** START SOURCE EXCERPT **

Sep 24, 2011

It gets better.

Coming out wasn't that hard. But the years leading up to it were. I remember feeling so isolated in high school. I remember thinking that I was a freak as a child. Feeling that I was somehow unnatural, deformed, like an alien. Not simply just out of the ordinary, at age ten I knew that there was something "wrong" with me. I felt as though I was the only one who was sick in a world full of properly functioning individuals.

Because there were no such things as gay characters on television back then, all I ever observed growing up were the price and the princess, the boyfriend and the girlfriend, and so on. It was very strange being a homosexual child because there was zero communication about the subject and no way for a me, as a young person to have any idea who I was and more importantly, why I am the way I am. Humans are constantly asking "why?" in life, observing and sleuthing answers. Where there are no answers the silence to a topic can become deafening in its own right.

** END SOURCE EXCERPT **

▶ [JOBS]:
a - Repeat the part of the essay on coming out from "Coming out wasn't" up to and including "properly functioning individuals.", word for word.
b - In the essay on coming out, at what age did the writer know there was something "wrong" with them?
c - Pick up the essay on coming out after its last sentence and keep writing it.

** START INFORMATION SHOWN **

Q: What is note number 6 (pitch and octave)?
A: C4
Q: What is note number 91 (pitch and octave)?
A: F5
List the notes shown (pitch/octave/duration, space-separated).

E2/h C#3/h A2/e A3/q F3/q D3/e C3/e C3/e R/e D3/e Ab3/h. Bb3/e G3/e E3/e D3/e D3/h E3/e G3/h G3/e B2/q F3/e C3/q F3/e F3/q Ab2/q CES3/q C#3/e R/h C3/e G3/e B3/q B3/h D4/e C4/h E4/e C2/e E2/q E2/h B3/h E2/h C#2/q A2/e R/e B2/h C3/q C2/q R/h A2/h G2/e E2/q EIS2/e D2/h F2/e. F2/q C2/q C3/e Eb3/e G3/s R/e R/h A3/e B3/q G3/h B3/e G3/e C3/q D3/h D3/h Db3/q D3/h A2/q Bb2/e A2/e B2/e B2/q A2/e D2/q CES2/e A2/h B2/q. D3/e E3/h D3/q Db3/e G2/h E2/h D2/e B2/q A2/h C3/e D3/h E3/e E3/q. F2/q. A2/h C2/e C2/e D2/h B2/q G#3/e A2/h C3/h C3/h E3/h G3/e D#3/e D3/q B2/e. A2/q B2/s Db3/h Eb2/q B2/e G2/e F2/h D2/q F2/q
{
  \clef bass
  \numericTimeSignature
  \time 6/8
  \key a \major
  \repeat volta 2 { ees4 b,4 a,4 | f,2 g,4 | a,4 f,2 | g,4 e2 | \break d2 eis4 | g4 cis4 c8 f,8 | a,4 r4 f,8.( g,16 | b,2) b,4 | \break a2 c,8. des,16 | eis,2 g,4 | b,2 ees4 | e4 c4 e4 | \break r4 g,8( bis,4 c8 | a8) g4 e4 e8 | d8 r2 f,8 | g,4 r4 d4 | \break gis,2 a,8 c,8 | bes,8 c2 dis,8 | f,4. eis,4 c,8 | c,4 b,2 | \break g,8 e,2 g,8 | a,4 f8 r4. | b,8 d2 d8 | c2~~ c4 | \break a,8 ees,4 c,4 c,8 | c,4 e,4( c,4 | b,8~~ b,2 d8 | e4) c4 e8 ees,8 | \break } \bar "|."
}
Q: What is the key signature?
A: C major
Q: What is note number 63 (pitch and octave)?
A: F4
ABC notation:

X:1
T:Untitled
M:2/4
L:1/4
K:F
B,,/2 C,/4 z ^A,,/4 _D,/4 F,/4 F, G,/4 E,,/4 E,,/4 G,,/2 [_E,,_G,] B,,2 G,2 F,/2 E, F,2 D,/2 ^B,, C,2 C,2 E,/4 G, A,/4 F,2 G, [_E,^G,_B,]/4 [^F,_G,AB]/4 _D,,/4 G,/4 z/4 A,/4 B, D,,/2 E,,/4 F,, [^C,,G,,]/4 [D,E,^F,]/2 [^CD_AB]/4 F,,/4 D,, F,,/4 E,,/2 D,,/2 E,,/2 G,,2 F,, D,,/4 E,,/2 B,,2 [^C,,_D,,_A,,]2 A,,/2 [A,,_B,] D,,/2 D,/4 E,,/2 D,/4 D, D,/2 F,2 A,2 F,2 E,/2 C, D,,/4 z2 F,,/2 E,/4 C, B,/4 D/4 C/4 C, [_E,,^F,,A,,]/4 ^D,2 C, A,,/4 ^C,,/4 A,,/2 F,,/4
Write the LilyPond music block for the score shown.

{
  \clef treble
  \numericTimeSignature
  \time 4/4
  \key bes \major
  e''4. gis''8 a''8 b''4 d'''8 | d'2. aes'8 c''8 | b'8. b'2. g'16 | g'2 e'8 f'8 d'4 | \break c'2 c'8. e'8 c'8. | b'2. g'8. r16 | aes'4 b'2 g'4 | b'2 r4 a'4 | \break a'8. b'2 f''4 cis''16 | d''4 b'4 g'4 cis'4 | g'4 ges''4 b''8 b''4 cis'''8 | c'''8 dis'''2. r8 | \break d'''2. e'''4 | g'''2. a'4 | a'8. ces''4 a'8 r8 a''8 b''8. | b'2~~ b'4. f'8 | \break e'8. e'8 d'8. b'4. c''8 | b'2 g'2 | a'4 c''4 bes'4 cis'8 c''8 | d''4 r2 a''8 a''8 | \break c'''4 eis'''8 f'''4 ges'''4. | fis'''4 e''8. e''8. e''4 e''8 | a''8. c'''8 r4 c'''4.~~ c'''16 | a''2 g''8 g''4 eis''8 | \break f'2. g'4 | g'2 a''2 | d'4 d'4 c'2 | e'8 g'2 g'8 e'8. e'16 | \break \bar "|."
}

** END INFORMATION SHOWN **

▶ [RESPONSES TO THE TASKS]:
a -
Coming out wasn't that hard. But the years leading up to it were. I remember feeling so isolated in high school. I remember thinking that I was a freak as a child. Feeling that I was somehow unnatural, deformed, like an alien. Not simply just out of the ordinary, at age ten I knew that there was something "wrong" with me. I felt as though I was the only one who was sick in a world full of properly functioning individuals.

b - At age ten.

c -
Perhaps these days it's different with shows like Glee, but the stigma associated with homosexuality still permeates our world. Many families only speak of it in negative terms with words words such as "sinful" "unnatural" and "disgusting" being associated with hints of pedophilia and sickness. These world views are ingrained in deep religious feelings, associated with Leviticus from the bible. Such hatred is split to the next generation of children who take the same opinions to the playground and systematically use their parents moral opinions as a way to justify their bullying. 
I want to put forward my reasons for saying "it gets better". The first thing people need to understand is that public sentiment to homosexuality is swiftly shifting in favor of equal rights and liberty. It is no longer acceptable in a free and democratic society for anybody to equate gay people as pedophiles, or is it legally acceptable in most good countries to deny housing or employment to persons based on sexuality.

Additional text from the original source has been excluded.